- **Provided passage**

○ ○ ○ ○

Thomas Milton (November 14, 1893 – July 10, 1962) was an American race car driver best known as the first two-time winner of the Indianapolis 500. He was notable for having only one functional eye, a disability that would have disqualified him from competing in modern motorsports.

Biography
Milton was born in St. Paul, Minnesota, on November 14, 1893. He began his career in racing in 1914, competing on dirt tracks in the Midwestern United States. By 1917, he was competing nationwide, and earned his first major win at a track in Providence, Rhode Island. In 1919, he was one of the dominant figures in American racing, winning five of the nine championship races including the International Sweepstakes at Sheepshead Bay, New York, and making his debut at the Indianapolis 500. Later that year he suffered severe burns when his car burst into flames during a race at Uniontown, Pennsylvania. He returned to the track the following year to win the Universal Trophy on June 19. In 1921, Milton won the United States National Driving Championship, often referred to as the  Champ Car series.

○ ○ ○ ○

- **Given information**
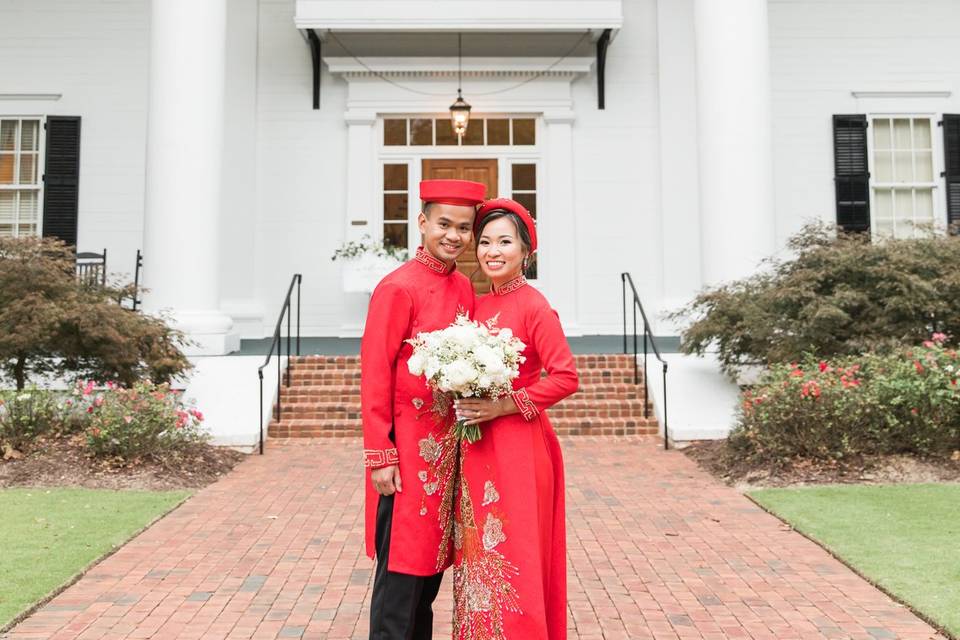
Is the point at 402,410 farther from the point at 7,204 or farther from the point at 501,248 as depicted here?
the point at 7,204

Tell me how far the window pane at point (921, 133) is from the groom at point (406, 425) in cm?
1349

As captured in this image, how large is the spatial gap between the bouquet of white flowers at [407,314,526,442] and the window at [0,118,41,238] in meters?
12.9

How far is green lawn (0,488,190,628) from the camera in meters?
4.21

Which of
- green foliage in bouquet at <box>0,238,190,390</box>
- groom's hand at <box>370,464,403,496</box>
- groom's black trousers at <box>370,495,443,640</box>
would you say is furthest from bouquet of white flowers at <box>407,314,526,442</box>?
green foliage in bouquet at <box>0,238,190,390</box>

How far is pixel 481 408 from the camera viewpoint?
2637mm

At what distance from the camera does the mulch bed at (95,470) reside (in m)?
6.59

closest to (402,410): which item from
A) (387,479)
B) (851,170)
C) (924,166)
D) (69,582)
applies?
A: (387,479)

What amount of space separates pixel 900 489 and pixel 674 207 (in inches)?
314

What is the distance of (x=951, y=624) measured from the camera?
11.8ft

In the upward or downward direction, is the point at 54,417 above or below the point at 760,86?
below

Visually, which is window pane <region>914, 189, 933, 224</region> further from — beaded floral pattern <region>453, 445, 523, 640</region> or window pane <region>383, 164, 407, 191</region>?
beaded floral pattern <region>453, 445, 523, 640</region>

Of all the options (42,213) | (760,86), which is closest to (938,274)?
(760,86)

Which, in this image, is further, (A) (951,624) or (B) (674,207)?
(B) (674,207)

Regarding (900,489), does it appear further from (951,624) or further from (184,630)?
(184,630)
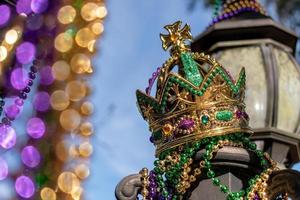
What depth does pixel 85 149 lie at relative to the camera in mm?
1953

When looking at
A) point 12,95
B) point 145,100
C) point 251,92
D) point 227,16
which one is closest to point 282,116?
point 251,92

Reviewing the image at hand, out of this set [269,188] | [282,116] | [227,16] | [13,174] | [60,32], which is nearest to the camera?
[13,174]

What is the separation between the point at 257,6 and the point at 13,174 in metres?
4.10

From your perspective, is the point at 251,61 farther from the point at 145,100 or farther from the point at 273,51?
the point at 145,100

○ ○ ○ ○

- **Required work**
1. Could you repeat the Thomas Milton passage from "Thomas Milton (November" through "in modern motorsports.", swapping "race car driver" for "racing driver"?
2. Can you turn the paragraph of the Thomas Milton passage that begins "Milton was born in St. Paul" into a short list that keeps its main facts?

- **Solutions per task**
1.
Thomas Milton (November 14, 1893 – July 10, 1962) was an American racing driver best known as the first two-time winner of the Indianapolis 500. He was notable for having only one functional eye, a disability that would have disqualified him from competing in modern motorsports.

2.
- Born in St. Paul, Minnesota, on November 14, 1893
- Began racing in 1914 on dirt tracks in the Midwestern United States
- Raced nationwide by 1917 and took his first major win at a track in Providence, Rhode Island
- In 1919, won five of the nine championship races, including the International Sweepstakes at Sheepshead Bay, New York, and debuted at the Indianapolis 500
- Later in 1919, was badly burned when his car caught fire during a race at Uniontown, Pennsylvania
- Returned the next year and won the Universal Trophy on June 19
- Won the United States National Driving Championship (the Champ Car series) in 1921